- _PROMPT 1_:
In the forum thread on pipe offsets, how high did a saddle meant to be 1 inch come out when made the way Ugly's teaches?
- _PROMPT 2_:
List every username shown as a post header in the forum thread on pipe offsets.

- _TEXT PASSAGE_:
# # #

I learned to do saddles from my ugly's while I was doing that parking structure. It's too bad back then when I needed a 1" saddle it came out 4 inches high because Ugly's only teaches to use a 45/22


----------



## leftyguitarjoe

wheres that rolling offset thing?
It would be fun to walk into class and just pull one off and impress the all:thumbup:


----------



## buck

I've been shown both methods mentioned previously: 1) Just simply measure the diagonal measurement between the two points, make the offset and "roll" the pipe until it fits good or 2)Find a good solid right angle at the jobsite such as an undamaged corner of drywall and mark your horizontal measurement on one side, and do the same on the other side for your vertical measurement. Then just measure the distance between the two points (hypotenuse). Both work great!:thumbsup:


----------



## faber307

You know Joe, I never questioned the method.

# # #

- _RECORD EXTRACTS_:

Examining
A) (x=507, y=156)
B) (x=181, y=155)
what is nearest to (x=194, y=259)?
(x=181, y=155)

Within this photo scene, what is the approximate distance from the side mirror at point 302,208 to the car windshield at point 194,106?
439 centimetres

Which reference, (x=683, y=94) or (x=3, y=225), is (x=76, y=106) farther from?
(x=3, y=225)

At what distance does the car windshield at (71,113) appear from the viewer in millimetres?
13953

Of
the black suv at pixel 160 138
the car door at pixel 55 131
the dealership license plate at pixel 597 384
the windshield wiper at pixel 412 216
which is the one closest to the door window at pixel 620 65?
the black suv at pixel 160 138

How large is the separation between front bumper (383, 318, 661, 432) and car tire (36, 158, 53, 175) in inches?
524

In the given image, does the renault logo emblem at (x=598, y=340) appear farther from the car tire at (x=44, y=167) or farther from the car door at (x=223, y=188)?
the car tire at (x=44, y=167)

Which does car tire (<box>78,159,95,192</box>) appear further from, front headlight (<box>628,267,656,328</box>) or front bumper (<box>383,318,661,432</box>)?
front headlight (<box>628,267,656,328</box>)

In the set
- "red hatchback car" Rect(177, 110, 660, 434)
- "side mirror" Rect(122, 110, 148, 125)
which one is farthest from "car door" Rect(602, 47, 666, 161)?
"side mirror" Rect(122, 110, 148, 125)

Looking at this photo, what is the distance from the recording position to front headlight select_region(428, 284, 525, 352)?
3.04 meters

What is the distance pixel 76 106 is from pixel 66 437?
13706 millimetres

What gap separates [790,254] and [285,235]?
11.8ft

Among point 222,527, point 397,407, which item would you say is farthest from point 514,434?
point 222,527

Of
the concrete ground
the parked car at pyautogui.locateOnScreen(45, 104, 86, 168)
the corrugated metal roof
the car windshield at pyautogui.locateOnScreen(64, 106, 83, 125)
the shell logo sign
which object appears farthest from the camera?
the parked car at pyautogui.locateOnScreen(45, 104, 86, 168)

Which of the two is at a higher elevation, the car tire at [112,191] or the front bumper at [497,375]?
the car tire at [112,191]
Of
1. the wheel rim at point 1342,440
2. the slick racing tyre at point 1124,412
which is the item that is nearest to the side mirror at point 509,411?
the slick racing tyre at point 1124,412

# # #

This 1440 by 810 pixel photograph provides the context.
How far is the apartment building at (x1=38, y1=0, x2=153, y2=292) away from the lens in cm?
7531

# # #

- _EXPECTED OUTPUT 1_:
4 inches high.

- _EXPECTED OUTPUT 2_:
leftyguitarjoe, buck, faber307